D-Wave Quantum (NYSE: QBTS) has attracted renewed investor attention following a 2.45% single-day gain, even as the stock continues to trade well below analyst price targets.

The shares closed at $23.82, reflecting a year-to-date decline of 15.32% that stands in contrast to a one-year total shareholder return of 50%.

That long-term momentum has been a key talking point for bulls, though shorter-term sentiment has clearly softened in recent months.

The most widely followed analyst narrative places D-Wave’s fair value at $40.65, implying the stock is approximately 41.4% undervalued relative to its current trading price.

That gap is underpinned by assumptions around aggressive execution in quantum computing, rapid revenue expansion, and margin improvement that analysts typically associate with established software businesses.

As of February 2026, D-Wave reported over $884 million in cash and marketable securities, representing a significant increase from its 2024 levels following the financial restructuring associated with the QCi merger.

Proponents of the bullish thesis argue this liquidity milestone provides D-Wave with the operational flexibility that smaller, capital-constrained competitors simply cannot match.
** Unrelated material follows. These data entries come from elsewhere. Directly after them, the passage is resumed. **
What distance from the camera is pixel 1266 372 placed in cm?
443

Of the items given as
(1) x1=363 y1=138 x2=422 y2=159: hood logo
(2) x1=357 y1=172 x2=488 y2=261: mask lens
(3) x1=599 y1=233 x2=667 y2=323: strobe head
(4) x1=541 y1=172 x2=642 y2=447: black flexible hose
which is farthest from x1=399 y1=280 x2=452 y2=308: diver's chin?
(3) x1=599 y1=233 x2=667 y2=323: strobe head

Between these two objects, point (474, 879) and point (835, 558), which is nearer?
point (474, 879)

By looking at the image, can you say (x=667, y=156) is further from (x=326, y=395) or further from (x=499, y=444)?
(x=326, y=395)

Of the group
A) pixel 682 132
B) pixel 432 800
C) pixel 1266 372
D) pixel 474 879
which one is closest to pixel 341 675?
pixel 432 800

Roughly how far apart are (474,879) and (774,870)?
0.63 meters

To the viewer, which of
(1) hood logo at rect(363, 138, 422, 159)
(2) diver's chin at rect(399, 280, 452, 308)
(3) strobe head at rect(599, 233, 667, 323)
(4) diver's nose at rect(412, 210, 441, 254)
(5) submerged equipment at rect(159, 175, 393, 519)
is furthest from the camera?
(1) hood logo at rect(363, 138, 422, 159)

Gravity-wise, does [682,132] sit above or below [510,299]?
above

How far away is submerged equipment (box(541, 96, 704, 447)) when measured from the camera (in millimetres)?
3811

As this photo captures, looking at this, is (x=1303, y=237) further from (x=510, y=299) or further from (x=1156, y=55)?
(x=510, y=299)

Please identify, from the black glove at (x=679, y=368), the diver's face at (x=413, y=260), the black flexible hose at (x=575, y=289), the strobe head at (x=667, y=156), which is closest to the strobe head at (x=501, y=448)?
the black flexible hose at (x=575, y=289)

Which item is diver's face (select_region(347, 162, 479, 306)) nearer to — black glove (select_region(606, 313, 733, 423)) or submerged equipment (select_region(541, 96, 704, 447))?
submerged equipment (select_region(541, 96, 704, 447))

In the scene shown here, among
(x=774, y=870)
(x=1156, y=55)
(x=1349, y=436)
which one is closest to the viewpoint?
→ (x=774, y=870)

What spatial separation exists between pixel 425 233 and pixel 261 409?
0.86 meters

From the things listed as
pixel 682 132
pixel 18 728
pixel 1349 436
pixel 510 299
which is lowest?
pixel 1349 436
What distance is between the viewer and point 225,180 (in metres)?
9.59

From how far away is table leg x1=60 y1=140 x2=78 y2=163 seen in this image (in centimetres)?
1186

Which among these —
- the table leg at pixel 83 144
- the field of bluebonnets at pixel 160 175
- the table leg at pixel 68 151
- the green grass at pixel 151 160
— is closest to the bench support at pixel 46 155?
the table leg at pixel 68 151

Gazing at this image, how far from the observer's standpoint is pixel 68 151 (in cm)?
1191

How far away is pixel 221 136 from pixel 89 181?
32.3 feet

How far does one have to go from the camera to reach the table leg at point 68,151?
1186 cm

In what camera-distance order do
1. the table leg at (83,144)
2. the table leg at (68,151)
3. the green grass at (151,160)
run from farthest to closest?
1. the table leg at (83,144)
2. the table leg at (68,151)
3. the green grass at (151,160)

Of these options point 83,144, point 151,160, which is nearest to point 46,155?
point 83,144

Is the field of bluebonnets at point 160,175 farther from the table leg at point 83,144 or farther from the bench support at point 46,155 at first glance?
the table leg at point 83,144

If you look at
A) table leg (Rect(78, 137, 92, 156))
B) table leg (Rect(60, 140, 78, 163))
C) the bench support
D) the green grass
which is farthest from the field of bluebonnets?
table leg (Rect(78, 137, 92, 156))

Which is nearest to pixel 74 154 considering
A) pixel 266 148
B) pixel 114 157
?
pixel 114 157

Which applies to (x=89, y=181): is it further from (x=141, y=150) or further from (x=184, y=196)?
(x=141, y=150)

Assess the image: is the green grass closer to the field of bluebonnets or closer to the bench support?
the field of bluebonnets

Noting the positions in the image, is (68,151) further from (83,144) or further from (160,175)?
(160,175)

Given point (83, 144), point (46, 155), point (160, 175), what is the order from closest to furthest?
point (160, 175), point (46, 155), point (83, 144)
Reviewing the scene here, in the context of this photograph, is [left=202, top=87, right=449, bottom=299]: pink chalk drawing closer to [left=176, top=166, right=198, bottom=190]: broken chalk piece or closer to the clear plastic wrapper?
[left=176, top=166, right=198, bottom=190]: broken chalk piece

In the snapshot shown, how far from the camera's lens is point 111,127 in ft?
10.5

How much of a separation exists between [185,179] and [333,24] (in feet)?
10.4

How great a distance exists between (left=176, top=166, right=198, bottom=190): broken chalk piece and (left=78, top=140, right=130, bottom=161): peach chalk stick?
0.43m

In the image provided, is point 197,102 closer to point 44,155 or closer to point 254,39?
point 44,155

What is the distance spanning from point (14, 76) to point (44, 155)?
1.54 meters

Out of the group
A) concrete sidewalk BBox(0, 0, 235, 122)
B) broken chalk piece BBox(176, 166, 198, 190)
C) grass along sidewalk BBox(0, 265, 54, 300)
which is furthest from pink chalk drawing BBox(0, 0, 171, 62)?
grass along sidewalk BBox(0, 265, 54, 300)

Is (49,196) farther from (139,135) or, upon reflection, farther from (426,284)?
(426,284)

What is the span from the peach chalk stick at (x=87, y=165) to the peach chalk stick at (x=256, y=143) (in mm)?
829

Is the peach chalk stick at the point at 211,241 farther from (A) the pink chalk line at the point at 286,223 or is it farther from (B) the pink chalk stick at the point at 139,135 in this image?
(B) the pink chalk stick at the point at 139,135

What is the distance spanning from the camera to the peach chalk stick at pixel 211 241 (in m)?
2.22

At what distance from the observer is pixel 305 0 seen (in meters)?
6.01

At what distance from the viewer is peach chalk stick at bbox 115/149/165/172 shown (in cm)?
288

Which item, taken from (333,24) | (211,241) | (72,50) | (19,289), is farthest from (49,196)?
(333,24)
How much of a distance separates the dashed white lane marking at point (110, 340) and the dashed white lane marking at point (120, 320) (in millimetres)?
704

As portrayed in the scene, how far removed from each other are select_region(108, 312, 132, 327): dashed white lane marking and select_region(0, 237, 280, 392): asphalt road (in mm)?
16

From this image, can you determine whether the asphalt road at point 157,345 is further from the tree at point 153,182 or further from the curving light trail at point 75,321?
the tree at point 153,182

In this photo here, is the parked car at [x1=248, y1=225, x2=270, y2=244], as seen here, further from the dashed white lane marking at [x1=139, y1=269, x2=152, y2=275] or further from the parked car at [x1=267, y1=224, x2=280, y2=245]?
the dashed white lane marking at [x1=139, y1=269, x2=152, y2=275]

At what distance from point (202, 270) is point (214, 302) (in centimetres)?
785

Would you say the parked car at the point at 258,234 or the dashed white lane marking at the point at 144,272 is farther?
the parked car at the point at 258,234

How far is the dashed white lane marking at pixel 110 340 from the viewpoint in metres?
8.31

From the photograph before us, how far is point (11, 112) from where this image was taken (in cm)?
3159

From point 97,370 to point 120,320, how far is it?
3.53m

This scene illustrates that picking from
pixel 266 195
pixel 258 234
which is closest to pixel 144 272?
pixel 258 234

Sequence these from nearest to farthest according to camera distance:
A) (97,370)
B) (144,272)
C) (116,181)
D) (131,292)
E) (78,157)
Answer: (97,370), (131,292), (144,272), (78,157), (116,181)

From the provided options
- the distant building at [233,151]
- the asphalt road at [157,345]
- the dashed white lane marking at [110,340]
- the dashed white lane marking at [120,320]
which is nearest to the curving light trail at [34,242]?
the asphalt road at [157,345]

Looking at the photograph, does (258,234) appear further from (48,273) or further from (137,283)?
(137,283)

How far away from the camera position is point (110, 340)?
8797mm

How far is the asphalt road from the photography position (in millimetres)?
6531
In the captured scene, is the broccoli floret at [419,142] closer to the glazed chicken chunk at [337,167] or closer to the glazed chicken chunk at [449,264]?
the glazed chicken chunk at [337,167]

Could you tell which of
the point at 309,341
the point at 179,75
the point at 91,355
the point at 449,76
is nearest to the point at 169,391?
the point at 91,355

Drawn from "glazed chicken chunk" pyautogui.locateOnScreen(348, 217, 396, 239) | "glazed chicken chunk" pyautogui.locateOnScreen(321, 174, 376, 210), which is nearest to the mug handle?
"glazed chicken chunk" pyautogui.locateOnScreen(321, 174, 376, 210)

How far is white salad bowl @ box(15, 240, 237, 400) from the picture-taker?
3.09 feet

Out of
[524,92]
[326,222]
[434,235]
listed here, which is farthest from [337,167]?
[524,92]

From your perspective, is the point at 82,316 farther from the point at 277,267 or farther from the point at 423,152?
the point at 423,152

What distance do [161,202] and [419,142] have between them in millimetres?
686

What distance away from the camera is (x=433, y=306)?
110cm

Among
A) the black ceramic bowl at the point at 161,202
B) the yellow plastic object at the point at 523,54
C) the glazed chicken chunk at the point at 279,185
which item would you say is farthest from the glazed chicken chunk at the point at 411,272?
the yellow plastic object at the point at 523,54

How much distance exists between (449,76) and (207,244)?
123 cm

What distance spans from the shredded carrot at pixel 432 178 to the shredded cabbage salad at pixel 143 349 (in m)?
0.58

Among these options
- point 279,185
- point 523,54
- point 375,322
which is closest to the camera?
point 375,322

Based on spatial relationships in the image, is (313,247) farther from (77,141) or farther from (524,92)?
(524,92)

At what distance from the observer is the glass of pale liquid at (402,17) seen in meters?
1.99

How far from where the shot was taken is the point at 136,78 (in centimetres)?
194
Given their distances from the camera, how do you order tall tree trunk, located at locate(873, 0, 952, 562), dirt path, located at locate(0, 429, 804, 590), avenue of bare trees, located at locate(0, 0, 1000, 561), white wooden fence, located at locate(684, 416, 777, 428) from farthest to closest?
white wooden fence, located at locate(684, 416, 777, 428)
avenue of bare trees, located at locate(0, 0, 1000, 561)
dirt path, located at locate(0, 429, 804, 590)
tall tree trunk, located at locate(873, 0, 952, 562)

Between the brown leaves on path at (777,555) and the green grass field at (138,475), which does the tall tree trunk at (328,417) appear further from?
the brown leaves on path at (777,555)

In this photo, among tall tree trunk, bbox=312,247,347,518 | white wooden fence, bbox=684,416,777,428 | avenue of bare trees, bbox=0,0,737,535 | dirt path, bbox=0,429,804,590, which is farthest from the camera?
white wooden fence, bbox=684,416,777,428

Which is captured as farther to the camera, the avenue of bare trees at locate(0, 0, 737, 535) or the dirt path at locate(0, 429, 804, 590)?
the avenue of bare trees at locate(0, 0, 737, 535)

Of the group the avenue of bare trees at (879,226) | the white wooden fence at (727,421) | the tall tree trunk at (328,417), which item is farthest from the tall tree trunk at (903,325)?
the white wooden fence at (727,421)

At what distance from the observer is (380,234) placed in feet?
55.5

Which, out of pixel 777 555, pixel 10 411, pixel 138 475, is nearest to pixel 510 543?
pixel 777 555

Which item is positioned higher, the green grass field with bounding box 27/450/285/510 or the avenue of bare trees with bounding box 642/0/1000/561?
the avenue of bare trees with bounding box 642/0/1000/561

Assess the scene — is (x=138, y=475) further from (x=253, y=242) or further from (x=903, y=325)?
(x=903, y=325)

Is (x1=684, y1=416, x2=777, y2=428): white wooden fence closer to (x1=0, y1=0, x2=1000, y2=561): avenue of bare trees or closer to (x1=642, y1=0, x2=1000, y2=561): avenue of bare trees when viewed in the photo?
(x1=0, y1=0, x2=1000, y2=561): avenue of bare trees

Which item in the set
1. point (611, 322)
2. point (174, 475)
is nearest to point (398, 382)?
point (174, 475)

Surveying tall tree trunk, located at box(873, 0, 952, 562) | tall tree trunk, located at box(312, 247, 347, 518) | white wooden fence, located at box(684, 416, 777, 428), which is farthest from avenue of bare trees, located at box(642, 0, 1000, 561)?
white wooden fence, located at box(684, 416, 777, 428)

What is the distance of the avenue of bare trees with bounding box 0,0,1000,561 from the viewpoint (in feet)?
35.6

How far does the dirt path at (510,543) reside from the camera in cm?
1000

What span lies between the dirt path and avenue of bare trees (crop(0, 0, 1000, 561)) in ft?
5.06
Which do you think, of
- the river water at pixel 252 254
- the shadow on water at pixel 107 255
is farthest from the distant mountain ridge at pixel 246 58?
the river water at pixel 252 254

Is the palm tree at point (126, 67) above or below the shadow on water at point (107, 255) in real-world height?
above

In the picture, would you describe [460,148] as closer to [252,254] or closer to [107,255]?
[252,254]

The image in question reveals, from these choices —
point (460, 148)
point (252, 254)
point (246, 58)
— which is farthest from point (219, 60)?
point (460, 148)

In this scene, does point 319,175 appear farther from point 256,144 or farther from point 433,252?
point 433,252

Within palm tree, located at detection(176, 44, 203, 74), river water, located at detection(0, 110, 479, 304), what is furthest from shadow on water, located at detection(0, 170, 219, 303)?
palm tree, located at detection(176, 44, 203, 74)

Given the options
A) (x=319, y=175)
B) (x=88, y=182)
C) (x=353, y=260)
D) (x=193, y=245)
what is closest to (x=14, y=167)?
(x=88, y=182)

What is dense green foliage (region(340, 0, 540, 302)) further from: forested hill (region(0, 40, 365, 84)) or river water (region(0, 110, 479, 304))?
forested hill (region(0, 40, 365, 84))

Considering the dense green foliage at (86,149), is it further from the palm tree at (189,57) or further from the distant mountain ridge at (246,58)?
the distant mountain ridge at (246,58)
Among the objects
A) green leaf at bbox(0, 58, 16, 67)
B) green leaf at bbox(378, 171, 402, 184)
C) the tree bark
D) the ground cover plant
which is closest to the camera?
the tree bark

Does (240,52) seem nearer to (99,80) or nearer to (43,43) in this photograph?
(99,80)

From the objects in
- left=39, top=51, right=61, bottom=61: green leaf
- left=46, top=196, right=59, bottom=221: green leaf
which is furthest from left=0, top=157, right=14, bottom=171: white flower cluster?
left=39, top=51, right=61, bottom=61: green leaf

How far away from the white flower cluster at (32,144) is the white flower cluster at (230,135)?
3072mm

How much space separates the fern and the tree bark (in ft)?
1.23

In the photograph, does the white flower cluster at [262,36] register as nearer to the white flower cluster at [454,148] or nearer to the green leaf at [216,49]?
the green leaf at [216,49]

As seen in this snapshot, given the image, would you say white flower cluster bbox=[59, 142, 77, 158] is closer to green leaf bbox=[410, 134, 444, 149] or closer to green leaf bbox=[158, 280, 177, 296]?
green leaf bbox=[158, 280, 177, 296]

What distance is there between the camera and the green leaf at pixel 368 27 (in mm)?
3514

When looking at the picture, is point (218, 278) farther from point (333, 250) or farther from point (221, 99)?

However, the company posted revenue of just $12.44 million against a net loss of $368 million, a gap that raises serious questions about how long that cash runway can sustain the current growth narrative.

Bears point to the stock’s price-to-book ratio of 7.8x as a warning sign, sitting well above the 3x average for the broader U.S. software sector and ahead of peer group averages of 6.4x.

That premium multiple suggests markets have already priced in considerable optimism, leaving limited margin for error if quantum computing adoption proves slower than projected.

The valuation thesis hinges almost entirely on future cash generation and commercial scaling rather than present profitability, making the stock highly sensitive to any negative shifts in sector sentiment or technology timelines.

Investor risk appetite for speculative technology positions remains a key variable, particularly in a market environment where capital discipline is increasingly scrutinized.

With $884 million in liquidity and a three-year shareholder return that has outpaced many peers, D-Wave’s longer-term story carries genuine appeal, but the $368 million loss figure is not easily dismissed.

The central question for investors is whether the current share price represents a meaningful entry point into a transformative technology, or whether the market has already fairly reflected the uncertainty baked into that future.